Bolsa Família na era Lula, mera continuidade de FHC?
quinta-feira, 26 de junho de 2008
O trabalho informal no Brasil nada mais é do que uma forma de mascarar o desemprego o que, conseqüentemente, enfraquece a solidariedade que por sua vez, diminui a tolerância, fatos estes que, dentre outras fontes, são passíveis de encontrar plausíveis explicações no processo de globalização.
A previdência com toda sua estrutura assistenciais, é sempre bom deixar claro, é um direito do Estado enquanto programas assistenciais como é o caso da Bolsa Família, não o são.
O PIG, com todo o seu arcabouço intelectual de base colonialista, tem sempre acusado o governo Lula de ser carregado pelo programa Bolsa Família (45%* dos votos do Lula provém desse eleitorado), no entanto, essa é uma acusação que precisa ser melhor analisada.
O fato é óbvio que quem até ontem tinha fome e hoje come, graças a um programa como este, mesmo que esteja inserido na informalidade (o que no Brasil traduz a mais clara forma de não direito a direitos básicos, pois o indivíduo não possui carteira de trabalho…), vai optar pela continuidade, isto é, votando em quem mata o que o mata: a fome! No entanto, o problema reside no fato de o PIG acusar o governo Lula de ser uma continuidade do governo FHC.
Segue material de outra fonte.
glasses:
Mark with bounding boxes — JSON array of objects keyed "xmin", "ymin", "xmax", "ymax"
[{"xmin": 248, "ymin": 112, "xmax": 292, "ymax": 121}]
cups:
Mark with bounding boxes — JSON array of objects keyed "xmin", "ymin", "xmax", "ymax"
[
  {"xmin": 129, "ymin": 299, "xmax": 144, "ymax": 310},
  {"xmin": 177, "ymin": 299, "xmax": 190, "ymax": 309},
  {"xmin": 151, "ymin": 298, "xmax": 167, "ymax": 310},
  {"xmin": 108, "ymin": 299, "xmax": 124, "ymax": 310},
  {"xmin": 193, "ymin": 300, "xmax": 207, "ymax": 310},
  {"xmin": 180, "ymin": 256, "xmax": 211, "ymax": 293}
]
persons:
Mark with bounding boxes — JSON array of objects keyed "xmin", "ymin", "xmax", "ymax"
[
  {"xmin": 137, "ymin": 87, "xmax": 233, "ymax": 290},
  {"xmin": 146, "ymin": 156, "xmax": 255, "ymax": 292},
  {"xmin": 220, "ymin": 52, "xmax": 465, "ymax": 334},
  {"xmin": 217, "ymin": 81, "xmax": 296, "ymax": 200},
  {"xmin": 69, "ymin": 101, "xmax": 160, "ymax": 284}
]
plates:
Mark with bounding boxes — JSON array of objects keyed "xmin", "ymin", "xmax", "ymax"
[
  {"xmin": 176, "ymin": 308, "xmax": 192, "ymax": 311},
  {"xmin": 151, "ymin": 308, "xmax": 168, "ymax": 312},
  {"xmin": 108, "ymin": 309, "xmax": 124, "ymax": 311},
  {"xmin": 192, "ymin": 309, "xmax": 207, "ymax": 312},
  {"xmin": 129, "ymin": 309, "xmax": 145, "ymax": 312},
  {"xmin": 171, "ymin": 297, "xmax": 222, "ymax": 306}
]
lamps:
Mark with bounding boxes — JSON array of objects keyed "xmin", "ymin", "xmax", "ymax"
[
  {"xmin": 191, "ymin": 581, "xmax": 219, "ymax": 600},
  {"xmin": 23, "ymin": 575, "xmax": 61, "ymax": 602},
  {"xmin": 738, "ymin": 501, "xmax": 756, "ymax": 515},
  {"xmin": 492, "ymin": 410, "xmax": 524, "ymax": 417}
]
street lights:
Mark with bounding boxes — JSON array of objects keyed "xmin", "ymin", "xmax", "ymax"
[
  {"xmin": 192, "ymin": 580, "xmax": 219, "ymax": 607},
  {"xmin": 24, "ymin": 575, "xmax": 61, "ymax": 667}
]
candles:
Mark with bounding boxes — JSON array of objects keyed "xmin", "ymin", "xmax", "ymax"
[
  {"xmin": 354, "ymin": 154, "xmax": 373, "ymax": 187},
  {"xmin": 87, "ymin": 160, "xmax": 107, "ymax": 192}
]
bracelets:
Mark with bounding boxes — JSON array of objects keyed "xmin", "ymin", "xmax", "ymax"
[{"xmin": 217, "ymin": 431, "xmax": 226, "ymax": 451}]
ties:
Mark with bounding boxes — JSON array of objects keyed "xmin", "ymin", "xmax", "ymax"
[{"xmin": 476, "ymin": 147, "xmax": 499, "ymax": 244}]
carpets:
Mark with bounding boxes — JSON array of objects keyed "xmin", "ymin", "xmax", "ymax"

Acontece que o Bolsa Família possui dois componentes: o primeiro deles e que o PIG nunca comenta é o quanto é pago por cada filho na escola, 18* reais; o segundo, é que famílias que se encontram abaixo da linha de pobreza recebem esse auxílio sem exigibilidade o que, por si só, já descaracteriza uma descontinuidade do governo FHC e dá uma resposta negativa ao título deste porque isso significa um aporte de renda (uma renda mínima) que, embora não seja um direito e sim um programa assistencialista, garante a quem o recebe, dentre outros fatores, a certeza de não morrer de fome.
Para ter uma idéia da importância desse programa, basta analisar que em uma boa parte dos municípios pobres com maior número de pessoas inscritas no programa, os benefícios repassados são mais significativos que a própria arrecadação total do município. Benefício este que é gasto na vendinha do lado (mercado informal) que, por sua vez, compra de um mercado maior já formalizado e que mantém funcionários de carteira assinada (portanto detentores de direitos). Isso tudo quer dizer que o programa retroalimenta o mercado formal.
A única crítica que o PIG PODERIA fazer, mas que não o faz por saber que não se trata de culpa deste governo e sim de suas gestões passadas que remontam ao início da República, para não ir mais longe, é que esse programa não vem acompanhado por programas de mudanças estruturais (reforma tributária, agrária, de distribuição de renda, etc.) o que, soa feio, mas é a realidade, permite a produção de pobres e, automaticamente, mais bolsa famílias, embora seja um programa relativamente barato para o governo.
*Esses dois dados são da professora e doutora em Economia Rosa Maria Marques da PUC-SP.